• _GIVEN PASSAGE_:
::::

The Deepwater Horizon spill in the Gulf of Mexico may collide with an area already bedeviled by environmental catastrophe, the infamous Dead Zone–an area of essentially no life or oxygen. So what happens when an inexorable oil slick meets and an undead patch of water?

The Gulf’s Dead Zone is about 6,000 to 7,000 square miles, one of the biggest in the world, Microbial Life Educational Resources of Carleton College says. It’s caused by fertilizer run-off in the Mississippi overfeeding algae. Phytoplankton gobble up the algae–and all the oxygen. Scientists call the areas hypoxia–or low oxygen. They can’t support life.

The oil spill so far is smaller, about 1,800 square miles. So far.

Right now the dead zone is west of the Mississippi and the oil spill is east of it. The dead zone is mainly at the bottom, which is littered with phytoplankton carcasses. The oil is on top.

But Nancy N. Rabalais, Ph.D., executive director of Louisiana Universities Marine Consortium thinks they’re likely to meet.

“If the winds continue from the southeast as is common this time of year, then the surface manifestation may move to the west of the Mississippi River delta and become a surface feature of the Louisiana area of hypoxia,” says

Some seem to have fantasized that the oil burn off will end up cleaning up the dead zone. Not so, says Rabalais. “The burn would reduce the more volatile and toxic components,” [in the oil] she says, but not burn off the algae.

::::

• _PROVIDED MATERIAL_:
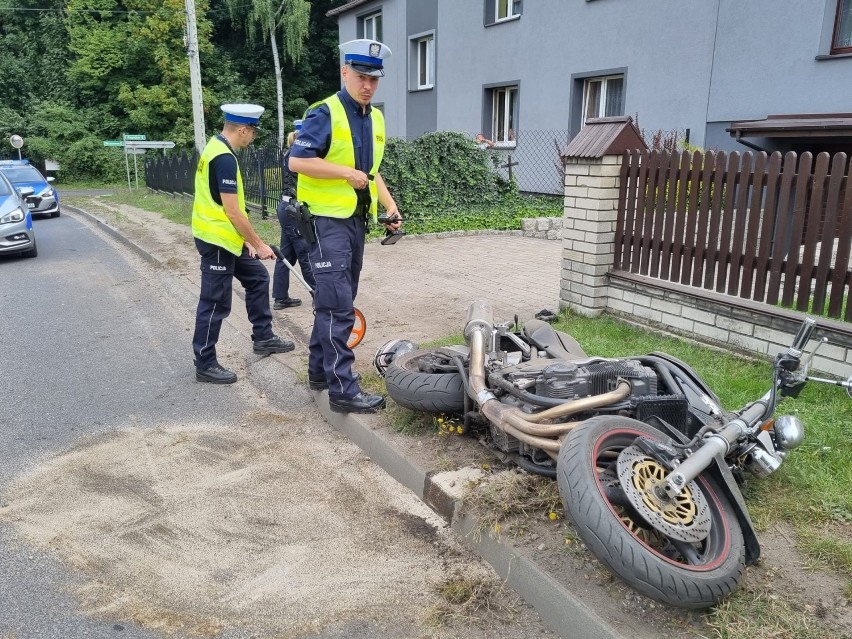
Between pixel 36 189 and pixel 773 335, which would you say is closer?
pixel 773 335

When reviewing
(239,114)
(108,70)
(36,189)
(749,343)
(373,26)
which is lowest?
(749,343)

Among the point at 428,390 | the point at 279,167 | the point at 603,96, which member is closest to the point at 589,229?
the point at 428,390

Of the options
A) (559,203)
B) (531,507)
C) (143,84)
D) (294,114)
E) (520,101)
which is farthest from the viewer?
(294,114)

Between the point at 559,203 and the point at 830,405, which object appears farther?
the point at 559,203

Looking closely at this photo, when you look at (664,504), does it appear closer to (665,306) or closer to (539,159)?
(665,306)

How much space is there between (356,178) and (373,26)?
24437 millimetres

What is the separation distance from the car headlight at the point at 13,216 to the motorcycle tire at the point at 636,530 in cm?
1150

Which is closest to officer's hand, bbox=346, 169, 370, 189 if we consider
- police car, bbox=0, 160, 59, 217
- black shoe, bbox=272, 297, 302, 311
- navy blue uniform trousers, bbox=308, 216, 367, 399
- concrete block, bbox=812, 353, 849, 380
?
navy blue uniform trousers, bbox=308, 216, 367, 399

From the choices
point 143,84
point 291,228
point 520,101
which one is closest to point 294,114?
point 143,84

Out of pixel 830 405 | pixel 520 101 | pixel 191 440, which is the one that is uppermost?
pixel 520 101

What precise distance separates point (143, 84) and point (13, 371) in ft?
119

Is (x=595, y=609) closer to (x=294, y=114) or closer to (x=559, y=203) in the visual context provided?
(x=559, y=203)

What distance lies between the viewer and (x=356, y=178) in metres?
4.14

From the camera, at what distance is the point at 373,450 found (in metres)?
4.16
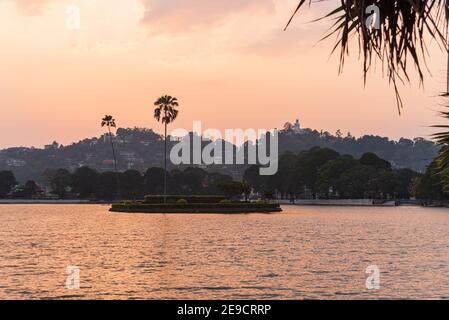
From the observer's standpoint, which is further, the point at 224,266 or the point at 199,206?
the point at 199,206

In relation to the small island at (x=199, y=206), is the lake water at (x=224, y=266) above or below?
below

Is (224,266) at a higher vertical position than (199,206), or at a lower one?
lower

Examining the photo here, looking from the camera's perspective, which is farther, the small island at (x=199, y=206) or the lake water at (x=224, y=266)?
the small island at (x=199, y=206)

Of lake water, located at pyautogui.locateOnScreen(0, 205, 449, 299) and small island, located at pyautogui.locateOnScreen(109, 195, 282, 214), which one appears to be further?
small island, located at pyautogui.locateOnScreen(109, 195, 282, 214)

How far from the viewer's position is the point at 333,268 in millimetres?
55031

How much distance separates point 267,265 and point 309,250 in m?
17.2

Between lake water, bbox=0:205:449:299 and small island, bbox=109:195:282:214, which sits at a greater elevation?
small island, bbox=109:195:282:214
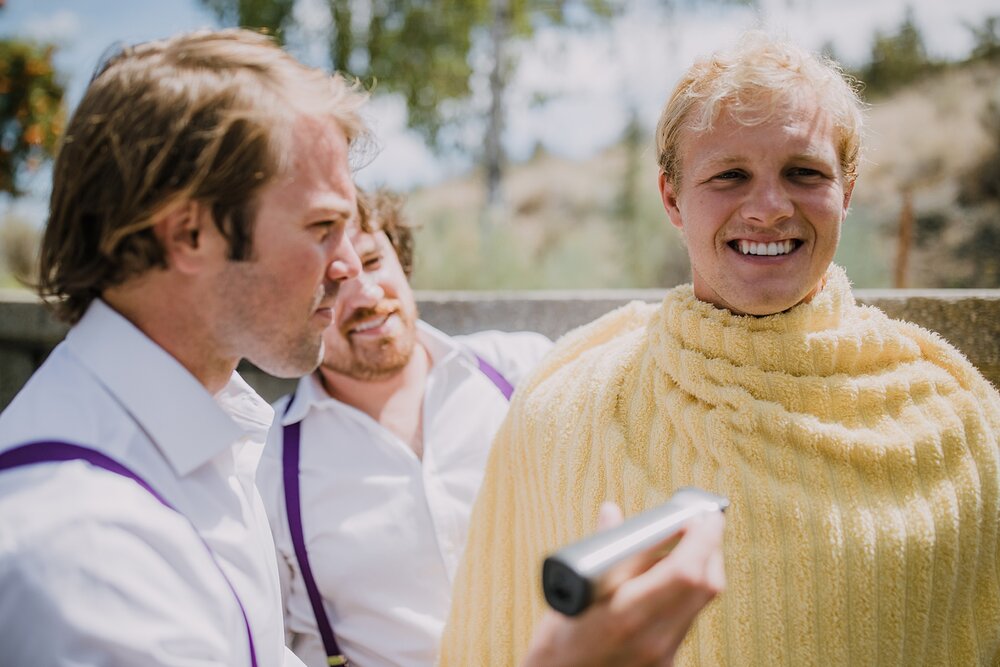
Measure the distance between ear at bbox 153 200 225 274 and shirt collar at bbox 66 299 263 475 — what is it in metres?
0.15

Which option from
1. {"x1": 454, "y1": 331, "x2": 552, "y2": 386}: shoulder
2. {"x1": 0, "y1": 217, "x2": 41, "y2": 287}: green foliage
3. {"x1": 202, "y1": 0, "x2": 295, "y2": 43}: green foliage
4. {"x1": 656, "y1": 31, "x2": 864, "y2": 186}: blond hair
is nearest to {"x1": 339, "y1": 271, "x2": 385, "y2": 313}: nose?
{"x1": 454, "y1": 331, "x2": 552, "y2": 386}: shoulder

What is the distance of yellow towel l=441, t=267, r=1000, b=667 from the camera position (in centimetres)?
150

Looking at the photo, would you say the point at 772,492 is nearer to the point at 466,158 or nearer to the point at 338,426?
the point at 338,426

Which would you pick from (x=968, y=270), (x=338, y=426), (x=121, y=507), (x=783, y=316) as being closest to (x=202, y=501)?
(x=121, y=507)

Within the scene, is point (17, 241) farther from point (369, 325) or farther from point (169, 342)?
point (169, 342)

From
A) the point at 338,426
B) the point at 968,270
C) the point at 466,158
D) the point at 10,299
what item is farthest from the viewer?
the point at 466,158

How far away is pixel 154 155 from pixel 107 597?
764 millimetres

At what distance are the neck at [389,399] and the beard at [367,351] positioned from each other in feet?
0.10

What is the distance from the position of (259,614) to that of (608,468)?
83 cm

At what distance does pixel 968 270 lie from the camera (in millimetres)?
8031

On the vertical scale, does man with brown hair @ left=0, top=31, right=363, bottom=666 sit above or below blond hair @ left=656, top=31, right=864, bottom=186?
below

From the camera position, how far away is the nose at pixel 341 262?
4.99ft

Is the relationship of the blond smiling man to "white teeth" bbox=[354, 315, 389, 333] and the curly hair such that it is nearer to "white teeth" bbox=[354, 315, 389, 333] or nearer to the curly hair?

::::

• _INSTRUCTIONS FOR THE TASK_: From the article on the oil spill and the Dead Zone, extract the stretch from "The oil spill so" through "oil is on top.", copying it word for word.

• _RESPONSE TO THE TASK_:
The oil spill so far is smaller, about 1,800 square miles. So far.

Right now the dead zone is west of the Mississippi and the oil spill is east of it. The dead zone is mainly at the bottom, which is littered with phytoplankton carcasses. The oil is on top.